+++ GIVEN TEXT +++

These are additional examples for reviewing the topic we have covered. When reading each example, try to find your own solution before clicking “Answer”. There are also questions for reviewing the concepts of this section.

Given a positive integer \(n\text{,}\) construct a tridiagonal matrix which has entries -1, 2, -1 (as in Section 2.2) and size \(n\times n\text{.}\)
Answer
diag(2*ones(1, n)) - diag(ones(1, n-1), 1) - diag(ones(1, n-1), -1)

or

2*diag(ones(1, n)) - diag(ones(1, n-1), 1) - diag(ones(1, n-1), -1)

or

2*eye(n) - diag(ones(1, n-1), 1) - diag(ones(1, n-1), -1)

It is important to recognize why n-1 appears above. The main diagonal has length n but the diagonals next to it are shorter by 1 element, so their length is n-1.

Solve the system of linear equations
\begin{align*} 3x_1 - x_2 \amp = 1 \\ - x_1 + 3x_2 - x_3 \amp = 0 \\ - x_2 + 3x_3 - x_4 \amp = 0 \\ \cdots \\ - x_{n-2} + 3x_{n-1} - x_{n} \amp = 0 \\ - x_{n-1} + 3x_{n} \amp = 2 \end{align*}
Use the first two digits of your SUID as the value of \(n\text{.}\)

+++ TASK INPUT +++

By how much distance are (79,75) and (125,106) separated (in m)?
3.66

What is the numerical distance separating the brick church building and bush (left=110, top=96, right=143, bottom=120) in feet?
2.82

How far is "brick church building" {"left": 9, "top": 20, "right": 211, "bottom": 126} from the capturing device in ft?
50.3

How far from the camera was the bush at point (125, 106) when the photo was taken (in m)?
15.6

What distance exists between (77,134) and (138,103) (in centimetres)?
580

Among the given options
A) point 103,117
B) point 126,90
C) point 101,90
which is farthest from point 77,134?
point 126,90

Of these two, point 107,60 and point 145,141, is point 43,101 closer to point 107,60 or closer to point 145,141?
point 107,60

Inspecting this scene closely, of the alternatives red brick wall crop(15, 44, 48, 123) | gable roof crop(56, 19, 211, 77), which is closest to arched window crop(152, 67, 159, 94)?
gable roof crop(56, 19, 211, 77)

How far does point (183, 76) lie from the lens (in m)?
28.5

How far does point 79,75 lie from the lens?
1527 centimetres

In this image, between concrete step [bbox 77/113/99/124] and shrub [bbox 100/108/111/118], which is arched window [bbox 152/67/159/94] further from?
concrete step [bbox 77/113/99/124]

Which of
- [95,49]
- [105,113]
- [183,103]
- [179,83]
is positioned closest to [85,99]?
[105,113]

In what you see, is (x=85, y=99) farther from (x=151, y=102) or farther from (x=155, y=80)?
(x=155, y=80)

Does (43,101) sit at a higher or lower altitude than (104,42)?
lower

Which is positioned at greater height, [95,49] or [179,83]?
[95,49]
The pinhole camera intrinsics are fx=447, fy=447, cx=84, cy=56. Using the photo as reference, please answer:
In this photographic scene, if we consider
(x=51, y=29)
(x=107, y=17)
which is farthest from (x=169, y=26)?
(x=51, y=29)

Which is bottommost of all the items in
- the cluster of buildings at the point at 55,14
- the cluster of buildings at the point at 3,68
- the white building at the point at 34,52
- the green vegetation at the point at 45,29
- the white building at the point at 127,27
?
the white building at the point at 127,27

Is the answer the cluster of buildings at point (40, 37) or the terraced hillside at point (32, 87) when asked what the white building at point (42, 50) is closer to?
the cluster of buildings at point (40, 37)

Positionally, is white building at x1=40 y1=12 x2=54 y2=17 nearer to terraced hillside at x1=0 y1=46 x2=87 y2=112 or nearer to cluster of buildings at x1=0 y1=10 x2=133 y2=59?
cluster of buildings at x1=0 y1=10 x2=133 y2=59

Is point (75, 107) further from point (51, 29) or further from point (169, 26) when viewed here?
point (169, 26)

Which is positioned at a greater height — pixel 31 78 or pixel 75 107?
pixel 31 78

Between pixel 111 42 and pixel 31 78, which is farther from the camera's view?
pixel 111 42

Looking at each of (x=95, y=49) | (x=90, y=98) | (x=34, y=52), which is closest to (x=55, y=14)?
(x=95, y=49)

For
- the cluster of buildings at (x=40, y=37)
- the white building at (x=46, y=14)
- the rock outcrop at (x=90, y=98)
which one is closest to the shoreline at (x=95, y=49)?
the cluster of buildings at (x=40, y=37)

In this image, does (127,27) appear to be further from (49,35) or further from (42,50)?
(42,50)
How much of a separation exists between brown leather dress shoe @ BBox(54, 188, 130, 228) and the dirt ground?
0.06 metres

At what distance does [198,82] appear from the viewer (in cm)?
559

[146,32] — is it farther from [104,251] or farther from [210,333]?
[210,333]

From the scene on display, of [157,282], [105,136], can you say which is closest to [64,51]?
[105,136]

+++

EXERCISE TASKS =>
- A) Please decide whether each statement agrees with the tridiagonal matrix text. Answer yes or no and quote the words that decide it: (i) the diagonals next to the main diagonal have length n-1; (ii) the tridiagonal matrix to be built has entries -1, 3, -1; (iii) readers should try to find their own solution before clicking “Answer”.
- B) In the listing, rewrite the part that opens with the line containing "At what distance" and runs through the end of the listing, both ends included. Change "farther" to "further" and leave everything else unchanged.

REPLIES =>
- A)
(i) Yes: "so their length is n-1"
(ii) No: "which has entries -1, 2, -1"
(iii) Yes: "try to find your own solution before clicking “Answer”"

- B)
At what distance does [198,82] appear from the viewer (in cm)?
559

[146,32] — is it further from [104,251] or further from [210,333]?
[210,333]

From the scene on display, of [157,282], [105,136], can you say which is closest to [64,51]?
[105,136]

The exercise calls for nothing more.